• **WHAT YOU WILL DO**:
Decide whether each statement below agrees with the comment on statins, answering yes or no and quoting the deciding words: (a) Good quality evidence exists on the milder side-effects of statins. (b) The benefit of statins is small in individuals at lower cardiovascular disease risk. (c) The evidence is the end point of the therapeutic interaction.

• **EXTRACT**:

Start of Block

Comment: Empirical evidence, not eminence, and certainly not dogma

The following is a comment/letter to the editor to the online article, “Some catalysts for debate on statins“, published in Medical Observer.  This article covered two somewhat opposing perspectives by Prof Kerryn Phelps, and Prof James Tatoulis to the controversial ABC Catalyst program on the role of lipids and statins on health.  The shorter online response was published on 20 November 2013, and an expanded version was published in the final volume of Medical Observer in 2013.

Empirical evidence, not eminence, and certainly not dogma.

What we know about empirical evidence is that conjectures and suppositions extrapolated from cherry-picked data points, pathophysiological rationale, or anecdote, are often misleading and not “useful” – insofar as being able to make correct predictions of the future.

As per the commentary by Prof Tatoulis, the evidence that exists on the effectiveness of statins is robust – perhaps even as robust as we can/should reasonably demonstrate in medical research. It is vastly more reliable than the evidence for many interventions that we would claim to be “evidence-based”.

It is true nonetheless that we do not have good quality evidence on some of the milder side-effects of statins. These may not be dangerous, but have important impacts on quality of life and must be captured in future studies on statins. We know that the benefit of statins in individuals at lower cardiovascular disease risk is small – very much smaller in absolute terms than those at high risk. As such, side-effects that might be considered to be not terribly important in high risk situations take on a greater importance and meaning.

We need to recognise that in our therapeutic interactions with patients as general practitioners, it is this construction of meaning that is essential. The evidence is the BEGINNING, and not the end. We need to interpret the evidence within our local scenarios and contexts. We need to take account of patient values and preferences, and use our clinical expertise.

That being said, for shared decision making to be meaningfully constructed in the patient’s best interests, it must be grounded in empirical evidence and not wishful thinking.

End of Block

• **DATASET CONTENT**:

Start of Block

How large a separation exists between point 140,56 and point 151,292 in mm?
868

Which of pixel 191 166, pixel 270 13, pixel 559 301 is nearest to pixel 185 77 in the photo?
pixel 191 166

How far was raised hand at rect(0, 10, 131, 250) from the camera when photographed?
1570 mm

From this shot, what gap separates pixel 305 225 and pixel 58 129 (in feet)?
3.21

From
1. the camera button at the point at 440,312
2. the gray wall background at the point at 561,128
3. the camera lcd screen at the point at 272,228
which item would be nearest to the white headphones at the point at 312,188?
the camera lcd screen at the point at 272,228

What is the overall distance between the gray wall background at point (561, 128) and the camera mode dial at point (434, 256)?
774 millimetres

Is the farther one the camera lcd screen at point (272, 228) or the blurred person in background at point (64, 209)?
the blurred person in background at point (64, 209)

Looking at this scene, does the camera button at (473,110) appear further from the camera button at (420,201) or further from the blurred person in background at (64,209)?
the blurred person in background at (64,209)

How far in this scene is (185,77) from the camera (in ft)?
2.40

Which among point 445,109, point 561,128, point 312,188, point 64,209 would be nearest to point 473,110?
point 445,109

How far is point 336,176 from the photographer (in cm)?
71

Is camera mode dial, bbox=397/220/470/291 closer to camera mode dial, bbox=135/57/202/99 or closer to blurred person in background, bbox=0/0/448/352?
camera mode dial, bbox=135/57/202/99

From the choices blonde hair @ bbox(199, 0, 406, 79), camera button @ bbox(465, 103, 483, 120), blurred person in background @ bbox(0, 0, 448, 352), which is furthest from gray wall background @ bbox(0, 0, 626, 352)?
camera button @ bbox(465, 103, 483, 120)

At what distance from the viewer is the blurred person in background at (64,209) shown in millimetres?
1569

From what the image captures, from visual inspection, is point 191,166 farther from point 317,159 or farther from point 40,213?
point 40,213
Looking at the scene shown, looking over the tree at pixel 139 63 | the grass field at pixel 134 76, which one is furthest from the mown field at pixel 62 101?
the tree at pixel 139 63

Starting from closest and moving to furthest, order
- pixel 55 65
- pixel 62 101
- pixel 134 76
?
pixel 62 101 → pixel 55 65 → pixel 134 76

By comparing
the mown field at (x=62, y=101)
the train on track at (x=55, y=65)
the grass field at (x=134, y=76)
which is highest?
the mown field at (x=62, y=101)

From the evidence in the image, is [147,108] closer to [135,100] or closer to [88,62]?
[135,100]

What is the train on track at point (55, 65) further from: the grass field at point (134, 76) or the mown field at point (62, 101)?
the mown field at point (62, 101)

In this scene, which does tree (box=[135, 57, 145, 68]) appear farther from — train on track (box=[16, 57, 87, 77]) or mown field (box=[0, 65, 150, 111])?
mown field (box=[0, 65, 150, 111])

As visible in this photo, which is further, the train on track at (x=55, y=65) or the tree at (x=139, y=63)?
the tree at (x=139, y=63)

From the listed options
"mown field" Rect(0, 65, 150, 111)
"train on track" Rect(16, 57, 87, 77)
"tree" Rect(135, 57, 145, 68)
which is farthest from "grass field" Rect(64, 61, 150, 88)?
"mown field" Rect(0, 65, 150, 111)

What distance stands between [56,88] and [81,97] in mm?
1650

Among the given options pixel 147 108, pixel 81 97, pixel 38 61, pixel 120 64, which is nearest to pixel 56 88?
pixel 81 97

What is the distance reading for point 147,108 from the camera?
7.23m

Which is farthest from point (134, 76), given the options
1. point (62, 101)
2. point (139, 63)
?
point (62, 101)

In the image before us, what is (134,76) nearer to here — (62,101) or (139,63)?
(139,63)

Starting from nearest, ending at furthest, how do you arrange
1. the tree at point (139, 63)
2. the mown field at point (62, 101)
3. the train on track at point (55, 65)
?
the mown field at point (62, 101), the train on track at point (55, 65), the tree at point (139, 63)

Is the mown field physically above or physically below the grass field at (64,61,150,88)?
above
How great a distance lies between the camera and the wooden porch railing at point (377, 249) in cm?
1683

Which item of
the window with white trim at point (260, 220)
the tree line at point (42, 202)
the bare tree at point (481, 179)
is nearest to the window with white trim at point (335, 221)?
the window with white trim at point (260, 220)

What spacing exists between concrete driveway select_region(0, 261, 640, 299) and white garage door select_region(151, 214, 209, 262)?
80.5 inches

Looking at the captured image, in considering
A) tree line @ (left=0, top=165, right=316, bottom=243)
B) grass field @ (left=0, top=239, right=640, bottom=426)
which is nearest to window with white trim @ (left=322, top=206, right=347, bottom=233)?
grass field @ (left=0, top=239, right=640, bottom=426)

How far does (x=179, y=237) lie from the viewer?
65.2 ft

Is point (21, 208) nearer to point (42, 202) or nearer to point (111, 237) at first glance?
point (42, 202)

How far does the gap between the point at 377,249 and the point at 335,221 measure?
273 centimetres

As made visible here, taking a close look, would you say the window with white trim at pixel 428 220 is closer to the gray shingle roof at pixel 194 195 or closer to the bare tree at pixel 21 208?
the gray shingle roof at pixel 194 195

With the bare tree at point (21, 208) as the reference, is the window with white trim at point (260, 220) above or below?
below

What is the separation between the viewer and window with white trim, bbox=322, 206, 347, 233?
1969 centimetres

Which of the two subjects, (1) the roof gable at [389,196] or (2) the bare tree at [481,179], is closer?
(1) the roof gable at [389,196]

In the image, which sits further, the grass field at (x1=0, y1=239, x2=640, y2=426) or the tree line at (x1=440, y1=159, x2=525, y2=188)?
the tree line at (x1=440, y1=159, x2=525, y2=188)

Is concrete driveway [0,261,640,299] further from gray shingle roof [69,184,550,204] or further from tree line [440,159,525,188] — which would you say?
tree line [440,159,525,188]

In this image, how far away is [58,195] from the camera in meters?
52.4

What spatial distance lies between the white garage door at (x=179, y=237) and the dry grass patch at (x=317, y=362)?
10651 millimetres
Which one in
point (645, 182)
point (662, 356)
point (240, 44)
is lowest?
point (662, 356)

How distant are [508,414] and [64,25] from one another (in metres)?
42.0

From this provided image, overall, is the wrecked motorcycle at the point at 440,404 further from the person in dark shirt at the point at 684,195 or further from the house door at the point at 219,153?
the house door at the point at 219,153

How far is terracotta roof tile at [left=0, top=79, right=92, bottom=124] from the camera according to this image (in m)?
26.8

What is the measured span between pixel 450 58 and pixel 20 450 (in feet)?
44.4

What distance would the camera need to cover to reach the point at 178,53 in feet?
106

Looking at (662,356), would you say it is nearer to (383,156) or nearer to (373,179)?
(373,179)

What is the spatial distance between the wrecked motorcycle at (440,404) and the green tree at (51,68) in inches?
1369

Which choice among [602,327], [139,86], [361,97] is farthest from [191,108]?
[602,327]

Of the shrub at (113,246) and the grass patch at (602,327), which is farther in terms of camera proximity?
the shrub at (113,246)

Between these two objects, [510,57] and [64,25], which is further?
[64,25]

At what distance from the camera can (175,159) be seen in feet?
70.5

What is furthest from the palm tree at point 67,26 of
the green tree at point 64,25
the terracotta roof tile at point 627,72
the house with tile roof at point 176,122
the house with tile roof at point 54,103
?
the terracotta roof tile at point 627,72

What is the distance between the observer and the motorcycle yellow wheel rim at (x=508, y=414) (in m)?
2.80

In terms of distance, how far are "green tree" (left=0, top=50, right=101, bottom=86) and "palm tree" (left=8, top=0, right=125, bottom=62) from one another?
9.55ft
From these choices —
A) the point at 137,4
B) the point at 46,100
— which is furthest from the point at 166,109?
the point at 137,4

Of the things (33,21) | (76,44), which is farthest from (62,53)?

End of Block

• **WRITTEN REPLY**:
(a) No: "we do not have good quality evidence on some of the milder side-effects of statins"
(b) Yes: "the benefit of statins in individuals at lower cardiovascular disease risk is small"
(c) No: "The evidence is the BEGINNING, and not the end."